Coach Kids to Manage Sibling Conflict

at 2:49 AM
To witness the love that your children can show to each other can be a joy. While hearing your children bicker and fight with each other can be as unnerving as nails on a chalkboard. Some parents get that sibling conflict is natural, while others worry about whether something is wrong with their child for fighting with their sibling. Your child may bicker about tangible items, such as food, electronics, and toys. Or, kids may worry about not having enough love, attention, power, and space. Kids sure don't make parenting easy!

The good news is kids have great potential to learn how to manage their emotional and social world better. I don't think parents are the cause of sibling conflict, yet I have witnessed how a parent's response can increase or decrease the intensity of the conflict. Like any child problem or behavior, parents have a few options:


1) leave it alone,

2) enforce consequence, or

3) coach them. What behaviors would you leave alone? When would you intervene and enforce a consequence? Most parents don't want to solve all of their children's arguments, yet they want them to be safe.

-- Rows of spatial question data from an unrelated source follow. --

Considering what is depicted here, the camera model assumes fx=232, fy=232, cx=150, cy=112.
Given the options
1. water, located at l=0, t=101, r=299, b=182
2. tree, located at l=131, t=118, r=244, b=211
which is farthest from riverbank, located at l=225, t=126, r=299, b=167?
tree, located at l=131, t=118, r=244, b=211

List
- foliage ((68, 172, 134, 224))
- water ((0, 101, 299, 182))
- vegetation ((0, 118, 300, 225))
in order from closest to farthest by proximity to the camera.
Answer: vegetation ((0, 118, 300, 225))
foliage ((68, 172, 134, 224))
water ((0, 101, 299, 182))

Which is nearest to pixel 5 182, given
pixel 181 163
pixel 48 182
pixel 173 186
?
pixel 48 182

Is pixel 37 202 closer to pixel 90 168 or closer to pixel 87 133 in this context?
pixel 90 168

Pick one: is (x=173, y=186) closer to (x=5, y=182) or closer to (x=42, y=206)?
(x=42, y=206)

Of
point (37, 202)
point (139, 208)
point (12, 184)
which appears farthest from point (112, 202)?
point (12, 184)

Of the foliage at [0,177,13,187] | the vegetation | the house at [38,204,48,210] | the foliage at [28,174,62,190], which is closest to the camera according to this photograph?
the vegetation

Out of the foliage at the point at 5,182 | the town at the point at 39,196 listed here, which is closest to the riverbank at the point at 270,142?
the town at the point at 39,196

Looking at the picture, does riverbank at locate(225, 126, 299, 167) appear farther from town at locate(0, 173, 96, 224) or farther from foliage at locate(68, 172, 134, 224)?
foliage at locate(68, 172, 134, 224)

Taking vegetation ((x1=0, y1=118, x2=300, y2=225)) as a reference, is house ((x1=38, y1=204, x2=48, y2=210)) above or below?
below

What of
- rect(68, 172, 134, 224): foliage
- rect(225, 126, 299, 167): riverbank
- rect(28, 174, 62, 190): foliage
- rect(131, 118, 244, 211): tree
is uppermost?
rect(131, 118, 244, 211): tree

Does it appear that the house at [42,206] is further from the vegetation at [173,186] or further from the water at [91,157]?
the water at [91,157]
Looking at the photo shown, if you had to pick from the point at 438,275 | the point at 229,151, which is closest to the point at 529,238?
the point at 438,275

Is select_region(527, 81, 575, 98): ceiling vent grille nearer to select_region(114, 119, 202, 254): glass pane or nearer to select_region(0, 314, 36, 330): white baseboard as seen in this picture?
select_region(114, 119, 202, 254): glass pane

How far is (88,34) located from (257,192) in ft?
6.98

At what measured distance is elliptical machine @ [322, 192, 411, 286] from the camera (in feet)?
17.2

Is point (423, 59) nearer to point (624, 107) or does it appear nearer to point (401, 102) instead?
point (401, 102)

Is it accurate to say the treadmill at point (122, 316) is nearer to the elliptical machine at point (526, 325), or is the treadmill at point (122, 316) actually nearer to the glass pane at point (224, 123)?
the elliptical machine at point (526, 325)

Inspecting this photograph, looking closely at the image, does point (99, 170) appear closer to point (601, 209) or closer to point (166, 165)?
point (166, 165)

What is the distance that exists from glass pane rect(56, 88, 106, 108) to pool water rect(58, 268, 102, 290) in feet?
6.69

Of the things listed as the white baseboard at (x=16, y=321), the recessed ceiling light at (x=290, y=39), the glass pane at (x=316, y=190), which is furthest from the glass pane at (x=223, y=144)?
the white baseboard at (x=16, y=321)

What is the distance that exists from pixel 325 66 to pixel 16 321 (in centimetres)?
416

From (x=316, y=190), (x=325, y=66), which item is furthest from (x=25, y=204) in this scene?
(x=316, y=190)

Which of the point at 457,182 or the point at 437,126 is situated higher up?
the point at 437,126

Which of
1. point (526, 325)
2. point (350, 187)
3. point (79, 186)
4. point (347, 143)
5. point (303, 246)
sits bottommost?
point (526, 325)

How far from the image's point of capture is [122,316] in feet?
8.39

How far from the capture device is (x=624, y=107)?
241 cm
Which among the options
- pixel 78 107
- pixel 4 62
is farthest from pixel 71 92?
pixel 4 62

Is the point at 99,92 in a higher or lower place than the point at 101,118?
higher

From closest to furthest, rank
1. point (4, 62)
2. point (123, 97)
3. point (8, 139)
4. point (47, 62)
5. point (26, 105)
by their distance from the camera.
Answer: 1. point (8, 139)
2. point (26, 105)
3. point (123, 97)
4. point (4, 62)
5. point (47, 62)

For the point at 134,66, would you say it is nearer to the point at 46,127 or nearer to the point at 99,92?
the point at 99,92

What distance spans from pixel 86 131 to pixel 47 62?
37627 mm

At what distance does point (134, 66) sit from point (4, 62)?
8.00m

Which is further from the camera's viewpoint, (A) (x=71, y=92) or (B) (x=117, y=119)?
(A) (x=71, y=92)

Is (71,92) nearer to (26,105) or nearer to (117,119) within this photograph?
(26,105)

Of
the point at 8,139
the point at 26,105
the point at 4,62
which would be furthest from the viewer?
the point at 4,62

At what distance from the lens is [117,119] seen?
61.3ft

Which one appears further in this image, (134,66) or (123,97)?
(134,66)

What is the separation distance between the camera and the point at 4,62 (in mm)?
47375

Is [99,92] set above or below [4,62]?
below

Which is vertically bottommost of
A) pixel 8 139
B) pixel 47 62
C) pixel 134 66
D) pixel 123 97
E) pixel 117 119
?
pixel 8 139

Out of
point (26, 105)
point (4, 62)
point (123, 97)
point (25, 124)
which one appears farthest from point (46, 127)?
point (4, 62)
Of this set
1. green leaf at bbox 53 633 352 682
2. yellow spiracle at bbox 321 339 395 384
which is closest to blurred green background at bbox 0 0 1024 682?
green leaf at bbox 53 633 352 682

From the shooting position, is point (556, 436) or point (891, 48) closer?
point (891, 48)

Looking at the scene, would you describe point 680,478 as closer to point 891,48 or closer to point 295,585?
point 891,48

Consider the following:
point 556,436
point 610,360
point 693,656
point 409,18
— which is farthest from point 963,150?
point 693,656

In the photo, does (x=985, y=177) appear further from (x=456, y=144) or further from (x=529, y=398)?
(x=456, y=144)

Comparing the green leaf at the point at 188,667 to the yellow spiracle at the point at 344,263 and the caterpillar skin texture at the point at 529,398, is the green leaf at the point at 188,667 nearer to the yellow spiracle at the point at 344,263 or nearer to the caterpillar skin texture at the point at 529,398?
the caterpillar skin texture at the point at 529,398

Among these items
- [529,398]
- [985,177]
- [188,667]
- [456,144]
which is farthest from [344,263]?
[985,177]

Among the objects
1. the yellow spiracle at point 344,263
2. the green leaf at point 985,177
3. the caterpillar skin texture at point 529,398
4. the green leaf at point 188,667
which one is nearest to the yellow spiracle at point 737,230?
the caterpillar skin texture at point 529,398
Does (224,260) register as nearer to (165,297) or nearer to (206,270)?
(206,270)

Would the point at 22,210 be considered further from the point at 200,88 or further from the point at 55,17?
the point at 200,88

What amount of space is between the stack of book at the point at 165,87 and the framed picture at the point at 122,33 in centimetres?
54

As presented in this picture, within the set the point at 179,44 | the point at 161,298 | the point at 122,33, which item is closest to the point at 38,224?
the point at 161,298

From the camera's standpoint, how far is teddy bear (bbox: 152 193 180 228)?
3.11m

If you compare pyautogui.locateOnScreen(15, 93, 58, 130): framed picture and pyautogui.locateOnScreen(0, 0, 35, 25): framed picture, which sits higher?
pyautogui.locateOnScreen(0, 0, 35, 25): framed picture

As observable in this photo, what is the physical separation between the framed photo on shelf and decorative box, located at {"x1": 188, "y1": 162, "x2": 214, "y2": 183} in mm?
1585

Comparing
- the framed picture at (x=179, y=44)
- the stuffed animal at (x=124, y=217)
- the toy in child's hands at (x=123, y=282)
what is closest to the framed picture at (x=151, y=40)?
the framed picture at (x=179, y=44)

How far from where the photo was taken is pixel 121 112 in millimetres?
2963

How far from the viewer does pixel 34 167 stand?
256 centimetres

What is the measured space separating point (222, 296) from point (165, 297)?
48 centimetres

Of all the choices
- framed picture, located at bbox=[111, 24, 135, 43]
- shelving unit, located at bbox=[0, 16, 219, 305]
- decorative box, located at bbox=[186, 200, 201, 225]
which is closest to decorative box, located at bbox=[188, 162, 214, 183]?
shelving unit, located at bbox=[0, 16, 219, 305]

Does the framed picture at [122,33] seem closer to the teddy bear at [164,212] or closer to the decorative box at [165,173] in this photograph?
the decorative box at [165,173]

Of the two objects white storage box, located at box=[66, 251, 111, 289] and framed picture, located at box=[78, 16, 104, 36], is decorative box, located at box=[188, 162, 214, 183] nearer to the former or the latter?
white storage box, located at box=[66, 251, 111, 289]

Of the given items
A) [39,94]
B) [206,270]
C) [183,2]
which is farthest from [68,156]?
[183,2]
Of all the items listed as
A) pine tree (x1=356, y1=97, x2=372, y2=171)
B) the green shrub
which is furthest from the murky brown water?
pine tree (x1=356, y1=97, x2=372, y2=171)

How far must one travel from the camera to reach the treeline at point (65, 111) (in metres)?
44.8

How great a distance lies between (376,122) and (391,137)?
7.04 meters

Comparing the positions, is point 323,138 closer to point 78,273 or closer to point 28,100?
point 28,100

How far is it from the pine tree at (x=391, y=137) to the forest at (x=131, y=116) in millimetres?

When sibling rivalry is safe, yet they aren't making progress on their own, try coaching them. Here are some ideas on coaching your children to manage their own sibling conflict:

Notice cooperation: Share what you notice. "It looks like you two are having fun together." Or, it looks like you two have solved your problem without my help."

Ask before helping: Restrain the urge to scold and/or fix your children's bickering. Then, ask "is this something you guys can solve on your own or do you need my help?" If they ask for help, guide them through the problem solving steps: 1) identify the problem, 2) identify possible solutions, and 3) pick a solution everyone can live with. (Depending on your child's age and intellectual development, try to let your kids do most of the talking and brainstorming.)

Encourage teamwork, not competition: In getting kids to do what a parent wants, a parent may try to use competition to motivate a child to comply or move faster. Instead, encourage your kids to be a team, and get the job done together.

Teach uniqueness: Kids typically want to be better, smarter, faster, and/or stronger than their sibling/peers. Teach them that everyone has strengths and weaknesses (or things they do good and bad). "Differences don't mean that one is better or worse, just different."

You aren't responsible for your kids' relationship with each other, but you can model social and emotional regulation through coaching. Think of yourself as the guide. This will take more time initially, but will pay off in the long run.